## TEXT PROVIDED
[start]

Share & Connect
Korea’s oldest surviving former sex slave to Japanese soldiers–known as “comfort women”–recently donated her savings to destitute young girls, touching many Koreans’ hearts.
Kim Bok-duek, one of the victims of Japanese sex slavery during World War II, has decided to donate about $17,000 to Tong-yeong Girls’ High School. The money will be given to students who are in financial difficulties including recipients of livelihood programs and children of families without parents.
Kim was born in Tong-Young, a southern city of the Gyeongsang Provinces of South Korea, in 1918. She was forced to move to China in 1937 during Japan’s colonial rule of Korea and began work as a sex slave at the age of 18. During her time in captivity, she was also taken to other places such as Taiwan and the Philippines by Japanese soldiers. Shortly before Korea’s independence from Japan in 1945, she returned to her hometown after eight years. Her full story is available here.

[end]

## GOALS
a. According to the article about Kim Bok-duek, which school is receiving her donation?
b. In the article about Kim Bok-duek, rewrite the stretch from "Share & Connect" through "families without parents.", changing "financial difficulties" to "economic hardship".
c. Write the next part of the article about Kim Bok-duek, continuing from its last sentence.

## DATA SECTION
[start]

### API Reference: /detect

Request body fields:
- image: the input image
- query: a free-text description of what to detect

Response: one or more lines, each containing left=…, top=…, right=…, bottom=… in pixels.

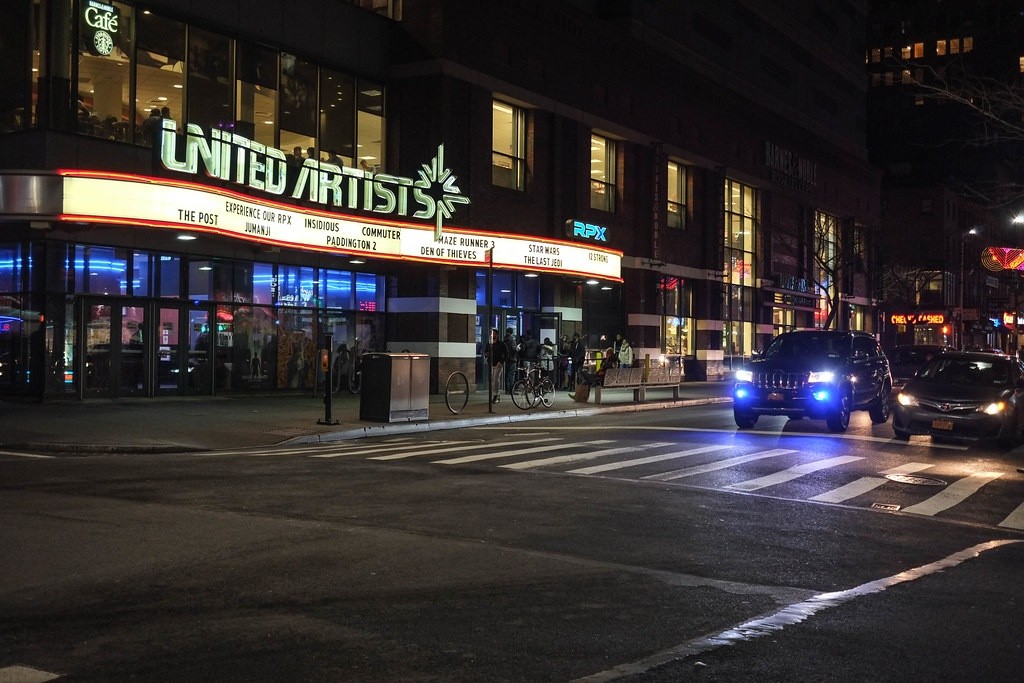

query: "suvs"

left=733, top=331, right=893, bottom=432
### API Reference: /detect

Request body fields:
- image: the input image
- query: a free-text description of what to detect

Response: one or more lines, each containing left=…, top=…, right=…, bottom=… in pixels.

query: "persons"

left=504, top=328, right=555, bottom=395
left=294, top=147, right=305, bottom=166
left=558, top=333, right=586, bottom=391
left=69, top=98, right=89, bottom=132
left=142, top=107, right=172, bottom=145
left=568, top=347, right=619, bottom=400
left=307, top=147, right=314, bottom=159
left=321, top=150, right=343, bottom=169
left=360, top=160, right=377, bottom=175
left=485, top=330, right=509, bottom=404
left=112, top=117, right=121, bottom=139
left=129, top=322, right=144, bottom=392
left=614, top=334, right=633, bottom=369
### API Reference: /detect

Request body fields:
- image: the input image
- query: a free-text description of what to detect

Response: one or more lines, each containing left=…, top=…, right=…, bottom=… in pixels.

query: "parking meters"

left=321, top=335, right=332, bottom=420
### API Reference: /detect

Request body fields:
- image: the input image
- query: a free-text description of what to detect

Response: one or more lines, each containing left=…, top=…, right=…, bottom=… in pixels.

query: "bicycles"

left=511, top=366, right=556, bottom=409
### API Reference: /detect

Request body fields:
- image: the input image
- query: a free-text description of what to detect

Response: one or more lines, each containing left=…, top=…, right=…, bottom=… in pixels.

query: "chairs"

left=588, top=366, right=682, bottom=404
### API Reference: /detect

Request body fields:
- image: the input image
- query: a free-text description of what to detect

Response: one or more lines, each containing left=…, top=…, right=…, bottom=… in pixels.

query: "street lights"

left=960, top=227, right=979, bottom=351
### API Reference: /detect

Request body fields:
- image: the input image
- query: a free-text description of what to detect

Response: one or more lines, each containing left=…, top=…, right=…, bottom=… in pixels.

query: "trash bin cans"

left=359, top=351, right=432, bottom=423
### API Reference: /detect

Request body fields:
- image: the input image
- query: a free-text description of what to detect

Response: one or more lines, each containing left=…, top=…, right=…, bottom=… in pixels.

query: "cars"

left=893, top=352, right=1023, bottom=448
left=890, top=344, right=1006, bottom=402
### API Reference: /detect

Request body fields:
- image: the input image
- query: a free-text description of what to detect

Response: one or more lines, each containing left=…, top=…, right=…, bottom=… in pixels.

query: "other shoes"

left=492, top=395, right=501, bottom=404
left=568, top=393, right=576, bottom=400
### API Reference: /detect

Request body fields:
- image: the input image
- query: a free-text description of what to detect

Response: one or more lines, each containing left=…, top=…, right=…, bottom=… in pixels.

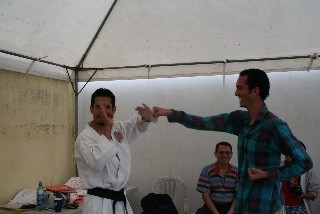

[end]

## RESPONSES TO THE EXERCISE
a. Tong-yeong Girls’ High School.

b.
Share & Connect
Korea’s oldest surviving former sex slave to Japanese soldiers–known as “comfort women”–recently donated her savings to destitute young girls, touching many Koreans’ hearts.
Kim Bok-duek, one of the victims of Japanese sex slavery during World War II, has decided to donate about $17,000 to Tong-yeong Girls’ High School. The money will be given to students who are in economic hardship including recipients of livelihood programs and children of families without parents.

c.
Even though Kim suffered from adversity, it was not without compensation. The Korean government provided Kim with around 1.1 million Won ($968) every month in supplementary living allowance, which she has been saving. That is the money being donated for destitute students to help them to realize their hopes and dreams for the future.
Lim Soo-ji, the 16-year-old student designated as the first beneficiary of Kim’s donation, has expressed her gratitude to Kim in an interview with Korea’s news agency NEWSis, “I know how much this money means to Kim. The only way I can repay is by studying hard and becoming a good person who can contribute to society.”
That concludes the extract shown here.